Los abusos por parte de algunos sacerdotes, que hasta hace poco habían sido ocultados y minimizados por las autoridades eclesiásticas, en los últimos años han empezado a ser expuestos y denunciados, si bien el castigo a los perpetradores muchas veces se pierde en los laberintos burocráticos de la curia. Agnus Dei: Cordero de Dios (2010), documental de la realizadora mexicana Alejandra Sánchez, condensa muchas de estas percepciones, desde la búsqueda de un sacerdote, por parte de un joven que fue abusado en la infancia y, años después, lo enfrenta para saber por qué actuó de esa manera.

“Para mí Dios nuestro Señor es todo, incluso le digo a él que me saque el corazón y me lo limpie”, apunta la madre del joven, condensando con ello la percepción que gran parte de los feligreses tienen acerca de la religión como dueña de sus cuerpos y donde el sacerdote, cual figura icónica, al ser la representación del Hijo en la tierra es intocable y santificado, poseyendo los mismos derechos de este sobre la carne y el espíritu. Por eso, en el documental, cuando una monja se entera de que cierto sacerdote encarcelado por abuso a menores fue abusado por otros presos, llora al grito de “¡el cuerpo de Cristo ultrajado!”

__TAREAS POR REALIZAR__:
**A.** Reproduzca literalmente el pasaje del fragmento sobre el documental Agnus Dei que va de "Los abusos por" a "de esa manera.".
**B.** Enumere las personas que, según el fragmento sobre el documental Agnus Dei, aparecen o se mencionan dentro de dicho documental.
**C.** Prosiga el fragmento sobre el documental Agnus Dei a partir de su última oración.
El material no guarda relación alguna con el fragmento sobre el documental Agnus Dei.

__MATERIAL__:
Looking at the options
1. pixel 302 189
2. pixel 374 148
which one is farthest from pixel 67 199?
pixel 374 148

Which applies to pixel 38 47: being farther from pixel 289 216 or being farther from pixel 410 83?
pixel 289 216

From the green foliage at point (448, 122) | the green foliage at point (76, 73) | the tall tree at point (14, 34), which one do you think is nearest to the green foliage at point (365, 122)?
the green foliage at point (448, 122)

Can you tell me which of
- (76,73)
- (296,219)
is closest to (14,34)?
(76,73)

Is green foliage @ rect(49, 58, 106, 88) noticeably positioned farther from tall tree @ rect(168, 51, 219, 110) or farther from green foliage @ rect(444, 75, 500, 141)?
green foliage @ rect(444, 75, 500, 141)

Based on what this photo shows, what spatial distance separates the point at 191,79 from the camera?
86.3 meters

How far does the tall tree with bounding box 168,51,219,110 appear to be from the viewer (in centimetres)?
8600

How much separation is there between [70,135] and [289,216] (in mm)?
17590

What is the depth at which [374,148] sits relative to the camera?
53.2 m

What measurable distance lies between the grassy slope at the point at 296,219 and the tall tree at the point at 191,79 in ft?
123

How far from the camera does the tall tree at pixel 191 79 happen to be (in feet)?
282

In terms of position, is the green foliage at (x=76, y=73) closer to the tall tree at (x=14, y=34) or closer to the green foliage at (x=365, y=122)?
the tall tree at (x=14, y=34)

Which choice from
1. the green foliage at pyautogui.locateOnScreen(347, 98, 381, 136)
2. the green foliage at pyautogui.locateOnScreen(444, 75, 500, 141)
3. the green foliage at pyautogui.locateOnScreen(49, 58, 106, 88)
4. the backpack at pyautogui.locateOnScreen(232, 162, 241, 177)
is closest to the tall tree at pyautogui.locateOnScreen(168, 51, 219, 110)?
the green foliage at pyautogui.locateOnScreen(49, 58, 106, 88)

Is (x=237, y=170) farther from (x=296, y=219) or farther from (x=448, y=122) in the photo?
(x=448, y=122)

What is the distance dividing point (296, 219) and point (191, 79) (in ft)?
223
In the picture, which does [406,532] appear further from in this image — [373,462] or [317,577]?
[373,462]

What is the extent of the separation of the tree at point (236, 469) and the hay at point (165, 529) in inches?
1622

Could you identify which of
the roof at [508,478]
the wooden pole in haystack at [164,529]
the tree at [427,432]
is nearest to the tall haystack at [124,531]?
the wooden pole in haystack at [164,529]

__LAS RESPUESTAS__:
**A.**
Los abusos por parte de algunos sacerdotes, que hasta hace poco habían sido ocultados y minimizados por las autoridades eclesiásticas, en los últimos años han empezado a ser expuestos y denunciados, si bien el castigo a los perpetradores muchas veces se pierde en los laberintos burocráticos de la curia. Agnus Dei: Cordero de Dios (2010), documental de la realizadora mexicana Alejandra Sánchez, condensa muchas de estas percepciones, desde la búsqueda de un sacerdote, por parte de un joven que fue abusado en la infancia y, años después, lo enfrenta para saber por qué actuó de esa manera.

**B.** El joven que fue abusado en la infancia; el sacerdote al que ese joven busca y enfrenta; la madre del joven; una monja; el sacerdote encarcelado por abuso a menores; los otros presos que abusaron de ese sacerdote.

**C.**
“Ustedes son la raza elegida”, les recuerda igualmente a los seminaristas el cura encargado de orientarlos en su vocación, citando las palabras de la “primera carta del Apóstol San Pablo a los Corintios”, y exhortándolos, consecuentemente, a ejercer sobre la congregación ese poder, cuyas desviaciones el documental de Sánchez expone. En tal sentido, la confianza que el elegido genera en la feligresía deviene ciega y sin visos de sospecha, quedando, la percepción del abuso, ensombrecida por la fe en los actos realizados por el representante de Cristo. No extraña entonces que la madre del menor, al ver una foto de este desnudo en la casa del sacerdote lo perciba como algo normal, pues “seguramente habría estado nadando en la alberca”.

Esta relación de poder y sujeción intrínseca en las relaciones de confianza entre protagonistas pertenecientes a estratos sociales, culturales y económicos distintos, se magnifica dentro del estamento religioso al estar, uno de los participantes, espiritualmente por encima del otro; algo crucial para garantizar la confidencia absoluta e irrefutable de la víctima en las acciones del victimario. Si esa confianza se quiebra, tal cual le ocurrió al abusado cuando, al volverse adulto, entendió las ramificaciones del daño sufrido a causa de las acciones del sacerdote en quien se había entregado completamente, entonces la relación es corrupta pues no se sostenía más que por el miedo. Un miedo que paralizó por años al joven, haciéndole sentirse culpable, avergonzado e incapaz de articular para sí mismo, sus padres, familiares y amigos lo espantoso de los actos; un miedo, teñido además por el temor al rechazo de la comunidad, si llegaban a enterarse de lo que le había sucedido.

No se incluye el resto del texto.